Kickstart your application before adding full load

A common challenge for most application is the response time of the initial incoming requests. The initial requests trigger a lot of initialization code caused by opening connections and setting up connection pools as well as instantiating objects for singletons etc.

If your application is response time critical, you need something extra to prevent that these initializations effect your client request and related service level agreements. E.g. 1 initial response of 30 seconds could cause a timeout exception in your clients and will have a devastating effect on your SLA if you have to realize an average response of say 50 ms.

This article will describe some ways to kickstart your application in a way that the real client application requests will be handled fast from the start.

Manage the incoming load

Make sure that when you add an application instance, the load is slowly increased on the new instance when it is marked available.

In case you have or want to restart your application for an application upgrade or other reason, you have to:

  •  Mark the instance as unavailable and wait for all existing connections to be closed.
    • Usually the existing http(s) connections will remain used until the socket is closed. (In apache http e.g. based on MaxKeepAliveRequests and KeepAliveTimeout
  • Then do your maintenance or upgrade followed by a health check and/or canary test and the kickstart requests as mentioned in the next section
  • Then mark the instance as available and allow incoming requests to the new instance (in a controlled way)

Kickstart the application with near-to-real requests

Suppose you are able to send in real requests, then everything gets initiated perfectly. But suppose you build a payment system and you insert payments, then these payments will get processed or rejected, but it will be undesirable that such payments are done. So a near-to-real request which triggers almost the same execution path is a better solution.

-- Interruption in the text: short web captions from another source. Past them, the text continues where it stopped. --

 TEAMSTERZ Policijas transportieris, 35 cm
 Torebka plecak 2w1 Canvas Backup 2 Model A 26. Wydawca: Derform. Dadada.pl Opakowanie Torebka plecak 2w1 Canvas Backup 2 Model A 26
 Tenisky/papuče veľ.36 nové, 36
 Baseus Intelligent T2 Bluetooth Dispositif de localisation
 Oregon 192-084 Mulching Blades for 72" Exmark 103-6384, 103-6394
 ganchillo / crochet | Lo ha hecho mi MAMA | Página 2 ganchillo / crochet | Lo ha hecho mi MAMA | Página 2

A solution can consist of the following elements:

  1. Extra code in the application to support and secure this
  2. Bash scripts to send kickstart requests
  3. Extra configuration in HTTP Server, Linux to allow requests in a limited and secured way

1a Code that executes at startup before the application becomes available

In Java EE or Spring you can define code that automatically starts when the application is started. This is a perfect place to do some basic initializations that benefit the whole application:

  • Do some database queries to open up connections to the database
  • Do some database queries on configuration data to fill up caches
  • Call some backend services to open up http(s) connections, MQ connections or other resource related connections
  • Initialize (hardware) keystores and do some singing or validation

However this will not really initialize your own SOAP and REST service end points.

1b Code that detects kickstart requests and stops the request just-in-time

A near-to-real request must have some elements that can be detected so these will be treated in the right way. Basic steps include:

  • Detect the origin
  • Detect normal kickstart request or attempt to misuse the kickstart functionality (fraud)
  • Change the request in a way that the end result is not the same as a real request. E.g. a kickstart request does a lot of steps but in the end it will be rejected and not stored or logged as incidents.

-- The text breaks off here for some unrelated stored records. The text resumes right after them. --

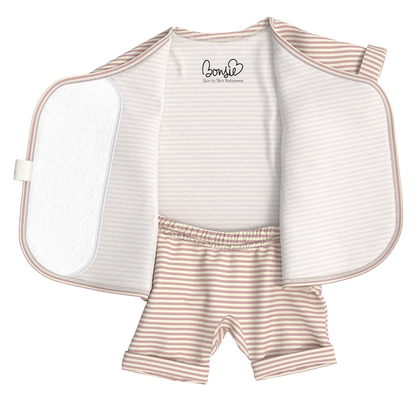 Bonsie Romper - Berry Twist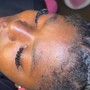 Brow Wax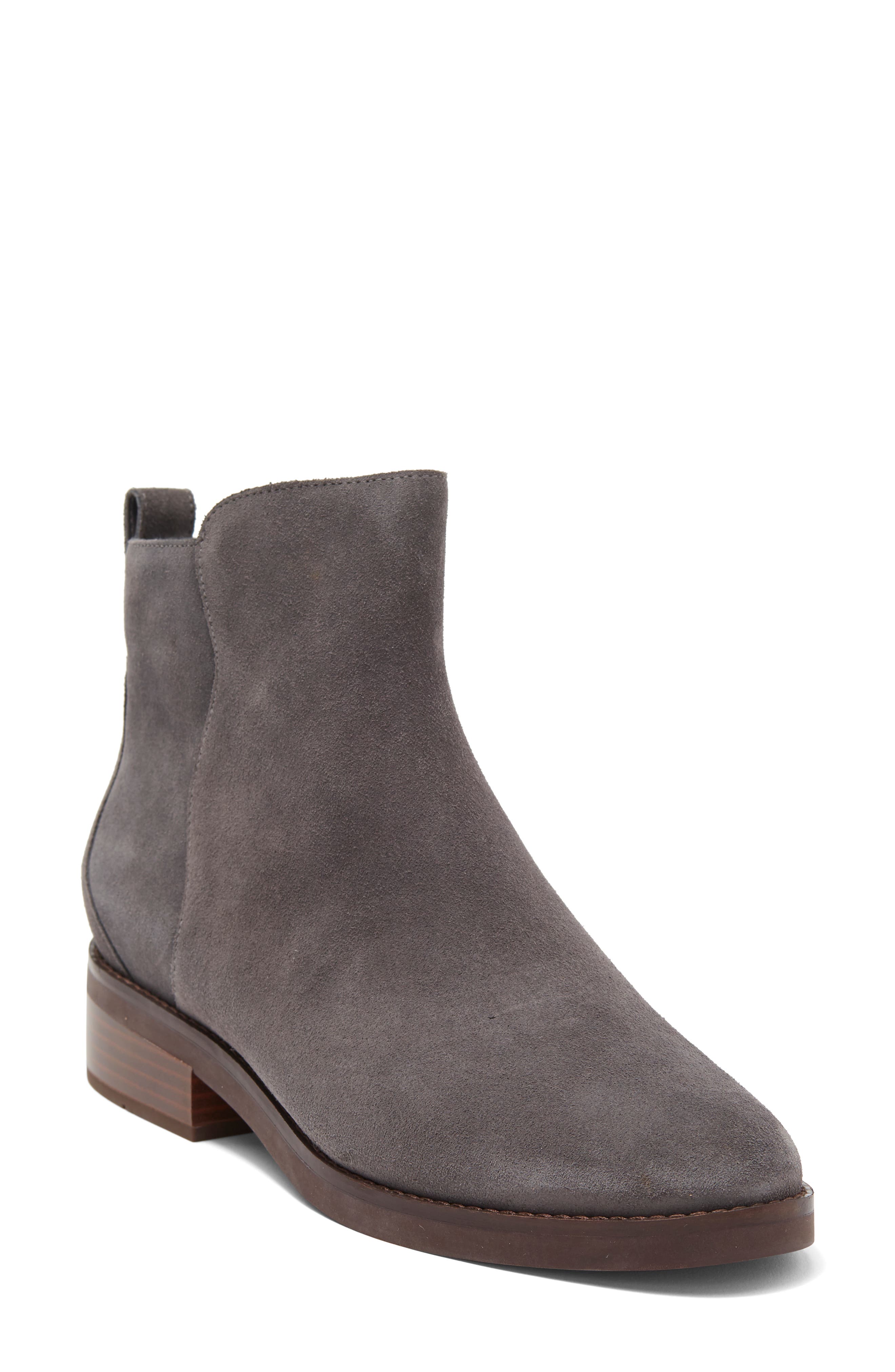 Cole Haan Waterproof River Chelsea Bootie (Women) | Nordstromrack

2 Bash or other tools that send kickstart request

You need something that sends out a kickstart request and that something is only to be executed within the same instance of the application by the something that automatically starts the application.

3 Special configuration in the middleware/infrastructure

You need some protective measures such that the kickstart cannot be accessed outside of the instance itself.

Results of implementing such kickstart requests

The results of implementing such a solution (I cannot share to much details) is really worth the while.

The initial request in my case was 19 seconds, and all subsequent requests were under 100 ms. Where you still could see that some code paths for the real request were still new, but the greatest reduction in response times were already realized.